# Data visualization of incidents in Barcelona's neighborhoods 2019

#### Import libraries

In [None]:
import numpy as np # library to handle data in a vectorized manner

import pandas as pd # library for data analsysis
pd.set_option('display.max_columns', None)
pd.set_option('display.max_rows', None)

from pandas.io.json import json_normalize # tranform JSON file into a pandas dataframe
import json # library to handle JSON files

from geopy.geocoders import Nominatim # convert an address into latitude and longitude values

# Matplotlib and associated plotting modules
import matplotlib.cm as cm
import matplotlib.colors as colors

# import k-means from clustering stage
from sklearn.cluster import KMeans

print('Libraries imported.')

#### Obtain neighborhood database with coordinates

In [None]:
import types
from botocore.client import Config
import ibm_boto3

In [None]:
# The code was removed by Watson Studio for sharing.

In [None]:
body = client_335529e8571343eaa4cecdd51c945c46.get_object(Bucket='capstoneproject-donotdelete-pr-q6jyeyrogmggrb',Key='neighborhoods_coordinates_barcelona.csv')['Body']
# add missing __iter__ method, so pandas accepts body as file-like object
if not hasattr(body, "__iter__"): body.__iter__ = types.MethodType( __iter__, body )

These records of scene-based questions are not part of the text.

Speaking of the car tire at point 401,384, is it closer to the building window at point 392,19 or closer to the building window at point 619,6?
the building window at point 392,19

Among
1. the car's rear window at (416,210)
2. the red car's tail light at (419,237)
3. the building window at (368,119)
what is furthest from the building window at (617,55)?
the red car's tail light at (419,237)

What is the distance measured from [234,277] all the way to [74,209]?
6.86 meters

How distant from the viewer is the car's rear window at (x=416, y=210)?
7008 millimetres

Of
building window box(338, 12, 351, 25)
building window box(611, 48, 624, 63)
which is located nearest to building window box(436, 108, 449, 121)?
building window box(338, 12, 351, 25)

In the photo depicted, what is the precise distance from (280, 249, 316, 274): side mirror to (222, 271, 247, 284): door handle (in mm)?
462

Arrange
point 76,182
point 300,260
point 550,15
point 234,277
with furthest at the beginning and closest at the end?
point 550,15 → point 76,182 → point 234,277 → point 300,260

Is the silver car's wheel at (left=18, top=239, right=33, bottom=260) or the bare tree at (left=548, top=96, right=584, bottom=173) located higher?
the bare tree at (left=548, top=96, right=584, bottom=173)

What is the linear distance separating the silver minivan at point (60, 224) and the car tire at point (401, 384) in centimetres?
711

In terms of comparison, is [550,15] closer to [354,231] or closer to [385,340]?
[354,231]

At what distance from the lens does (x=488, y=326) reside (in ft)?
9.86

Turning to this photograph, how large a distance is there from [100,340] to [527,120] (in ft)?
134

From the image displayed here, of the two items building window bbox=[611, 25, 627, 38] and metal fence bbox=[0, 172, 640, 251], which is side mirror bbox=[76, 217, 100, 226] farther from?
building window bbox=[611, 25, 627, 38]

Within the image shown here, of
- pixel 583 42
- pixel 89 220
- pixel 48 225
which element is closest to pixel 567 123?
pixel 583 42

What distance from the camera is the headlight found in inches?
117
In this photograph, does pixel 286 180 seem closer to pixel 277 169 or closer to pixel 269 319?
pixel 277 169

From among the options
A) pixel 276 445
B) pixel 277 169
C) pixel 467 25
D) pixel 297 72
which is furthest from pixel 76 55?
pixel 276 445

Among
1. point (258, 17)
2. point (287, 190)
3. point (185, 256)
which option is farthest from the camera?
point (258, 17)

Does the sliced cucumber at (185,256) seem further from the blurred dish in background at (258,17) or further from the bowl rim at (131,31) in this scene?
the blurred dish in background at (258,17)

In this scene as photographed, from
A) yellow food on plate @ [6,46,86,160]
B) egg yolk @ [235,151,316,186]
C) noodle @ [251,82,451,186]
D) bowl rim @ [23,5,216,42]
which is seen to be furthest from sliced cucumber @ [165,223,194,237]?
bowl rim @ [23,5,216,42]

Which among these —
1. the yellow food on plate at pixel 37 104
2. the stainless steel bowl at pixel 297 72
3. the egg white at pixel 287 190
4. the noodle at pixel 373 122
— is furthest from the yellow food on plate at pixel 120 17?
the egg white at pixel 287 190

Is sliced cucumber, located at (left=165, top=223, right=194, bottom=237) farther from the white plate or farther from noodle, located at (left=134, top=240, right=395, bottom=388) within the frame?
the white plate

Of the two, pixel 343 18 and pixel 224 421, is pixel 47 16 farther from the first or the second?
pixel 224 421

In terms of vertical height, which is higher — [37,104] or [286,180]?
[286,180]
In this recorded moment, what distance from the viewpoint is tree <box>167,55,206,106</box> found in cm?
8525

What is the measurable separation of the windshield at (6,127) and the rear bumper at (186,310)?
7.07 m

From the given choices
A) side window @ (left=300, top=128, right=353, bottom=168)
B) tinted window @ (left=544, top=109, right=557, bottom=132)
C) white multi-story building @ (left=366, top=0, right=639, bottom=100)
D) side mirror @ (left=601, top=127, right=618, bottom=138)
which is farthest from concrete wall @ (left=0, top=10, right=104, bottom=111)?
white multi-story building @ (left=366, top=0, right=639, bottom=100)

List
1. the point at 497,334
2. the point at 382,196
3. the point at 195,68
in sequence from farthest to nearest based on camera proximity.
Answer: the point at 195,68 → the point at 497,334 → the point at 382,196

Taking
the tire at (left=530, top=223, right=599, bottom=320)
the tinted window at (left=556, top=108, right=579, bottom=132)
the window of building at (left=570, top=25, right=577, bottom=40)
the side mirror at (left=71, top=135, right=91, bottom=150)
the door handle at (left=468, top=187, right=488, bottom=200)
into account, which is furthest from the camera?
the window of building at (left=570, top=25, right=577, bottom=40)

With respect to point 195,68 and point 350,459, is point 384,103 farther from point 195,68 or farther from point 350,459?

df_coordinates = pd.read_csv(body)
df_coordinates.head()

#### Removed columns from df_coordinates

In [None]:
new_columns = ['Neighborhood Code', 'Neighborhood Latitude', 'Neighborhood Longitude']
df_coordinates = df_coordinates.loc[:, new_columns]
df_coordinates.head()

## Clean Data

#### Import 

In [None]:
def __iter__(self): return 0

body = client_335529e8571343eaa4cecdd51c945c46.get_object(Bucket='capstoneproject-donotdelete-pr-q6jyeyrogmggrb',Key='2019_incidents_gestionats_gub.csv')['Body']
# add missing __iter__ method, so pandas accepts body as file-like object
if not hasattr(body, "__iter__"): body.__iter__ = types.MethodType( __iter__, body )

df = pd.read_csv(body)
df.head()

#### Select needed columns

In [None]:
df.columns

In [None]:
new_columns = ['Descripcio_Incident', 'Codi_districte', 'Nom_districte', 'Codi_barri', 'Nom_barri', 'Mes_any', 'Numero_incidents_GUB']
df = df.loc[:, new_columns]
df.head()

In [None]:
df.dtypes

#### Change columns names

In [None]:
new_columns_name_dict = {'Descripcio_Incident': 'Incident', 'Codi_barri': 'Neighborhood Code', 'Nom_barri': 'Neighborhood', 'Codi_districte': 'District Code', 'Nom_districte': 'Disctrict', 'Mes_any' : 'Month', 'Numero_incidents_GUB': 'Number of Incidents'}
df.rename(columns=new_columns_name_dict, inplace=True)
df.head()

In [None]:
df.shape

In [None]:
df["Neighborhood"].unique()

#### Removed NaN and Desconegut from Neighborhood Column

In [None]:
# Get names of indexes for which column Age has value 30
indexNames = df[df['Neighborhood'] == 'Desconegut'].index
# Delete these row indexes from dataFrame
df.drop(indexNames , inplace=True)

In [None]:
df = df.dropna(subset=['Neighborhood'], axis=0).reset_index(drop=True)

In [None]:
df["Neighborhood"].unique()

#### Change columns types

In [None]:
df = df.astype({'District Code': 'int64', 'Number of Incidents': 'int64'})

In [None]:
df.dtypes

#### Add the coordinates to the existing data frame

In [None]:
# Merge both data frames so all the neighborhoods have their coordinates
df = pd.merge(df, df_coordinates, how='left', on='Neighborhood Code')
df.head()

In [None]:
df.shape

In [None]:
df = df.dropna(subset=['Neighborhood Latitude'], axis=0).reset_index(drop=True)
df.head()

In [None]:
df.shape

#### Convert Month column in one column for each month

In [None]:
# Turning categorical variables into quantitative variables
dummy_variable = pd.get_dummies(df['Month'])

In [None]:
# Concat new columns
# merge data frame "df" and "dummy_variable_1" 
df_incidents_months = pd.concat([df, dummy_variable], axis=1)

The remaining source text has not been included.